There is one interesting feature about escrow accounts when it comes to refinancing. When you refinance and replace your current mortgage with another mortgage, you will also do the very same thing with the escrow that you have with your current lender. Escrow account can’t be transferred from one lender to the next; you have to pay for a new one, then wait to get your old escrow funds reimbursed.

This can require a sizable amount if you’re refinancing toward the end of the year or just before your hazard insurance policy expires. This can be even truer if you are refinancing several properties at once.
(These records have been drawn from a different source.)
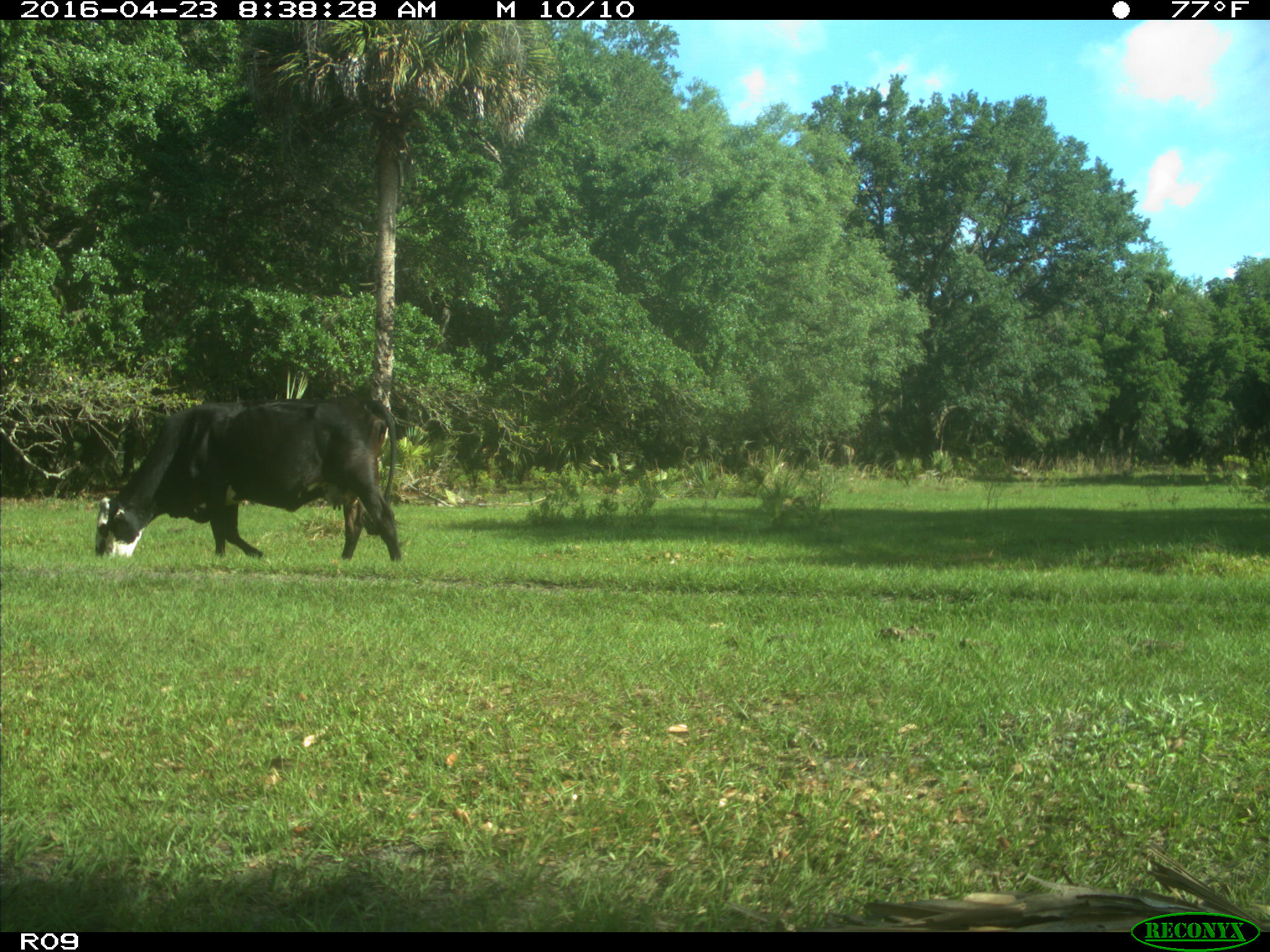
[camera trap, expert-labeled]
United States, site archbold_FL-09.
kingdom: Animalia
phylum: Chordata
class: Mammalia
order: Artiodactyla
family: Bovidae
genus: Bos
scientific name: Bos taurus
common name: domestic cow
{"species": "Bos taurus (domestic cow)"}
Let’s say your taxes of $150 per month and insurance of $50 per month have been put in your escrow account and it is close to the end of the tax year, yet your current lender hasn’t paid taxes yet or renewed your policy. One note:  There is a fee called an escrow waiver fee or impound waiver fee that is equal to ¼ point of your loan amount. If you decide to waive escrows, be prepared at the discretion of the loan officer you are working with. In reality, the escrow waiver fee doesn’t disappear; the loan office pays for it out of her own loan commission. 
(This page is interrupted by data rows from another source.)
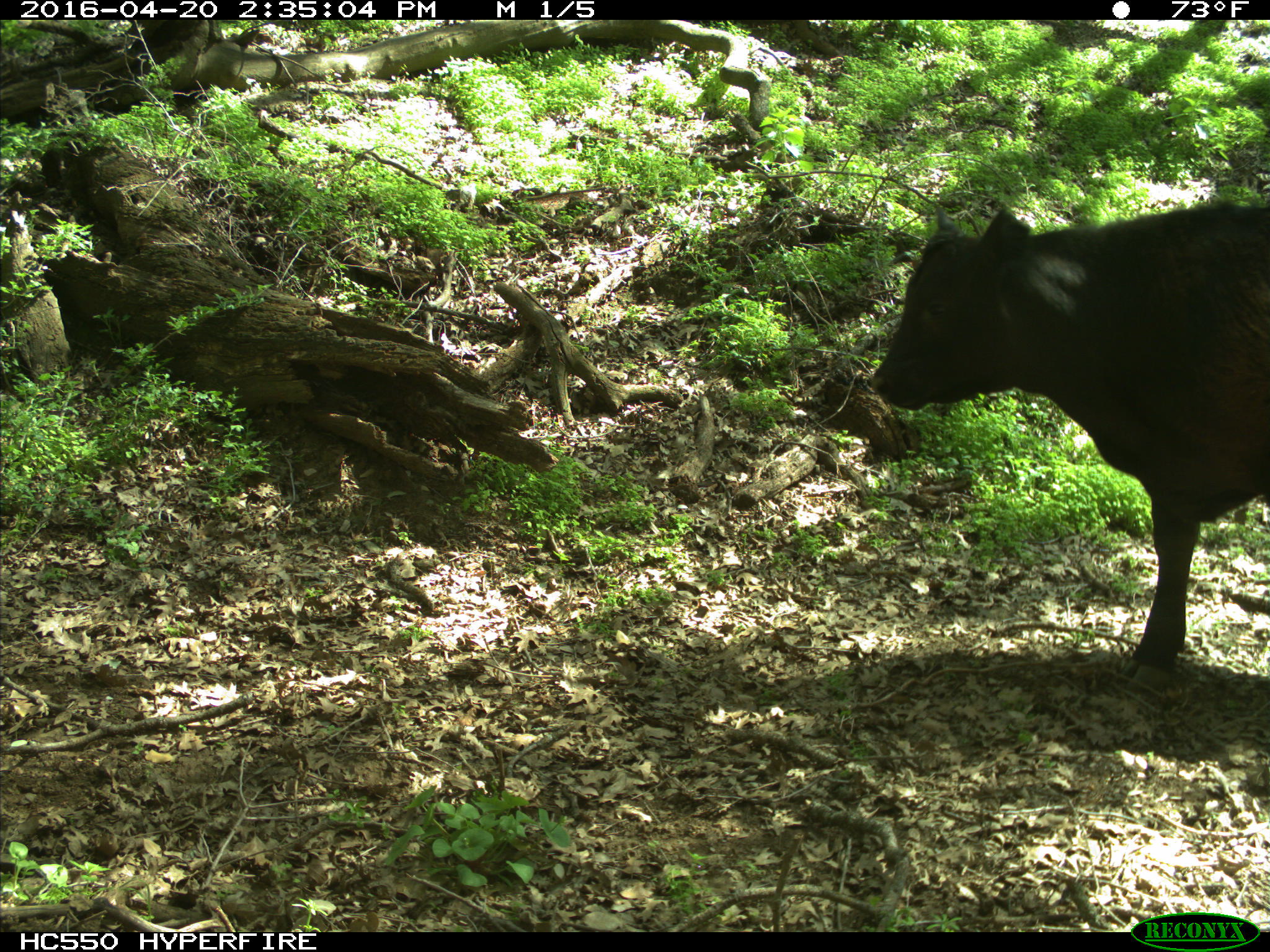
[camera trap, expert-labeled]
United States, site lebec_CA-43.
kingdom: Animalia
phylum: Chordata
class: Mammalia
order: Artiodactyla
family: Bovidae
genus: Bos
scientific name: Bos taurus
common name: domestic cow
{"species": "Bos taurus (domestic cow)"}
After 10 months of insurance from general insurance company of America, that is $1,500 plus $500, or $2,000. You must come to the closing table with that amount of money, either in the form of a cashier’s check or by rolling those escrow funds into your new loan. If you have five properties that you are refinancing, then that’s $10,000 that you need to reconcile.

When you close on your units, your old lender will send you, in a separate check, the funds in your old escrow accounts, which add up to the amount you just provided for the new Illinois home equity loan. This refund process doesn’t take very long; normally you get your funds back within 30 days.

If you’d rather not tie up your cash for this long or add it to the principal balance of your new loan, you may decide to waive escrows on the new loans entirely. This way, you keep the $10,000 and still get the $10,000 that you currently had in the old escrow accounts, and you pay the taxes and insurance directly.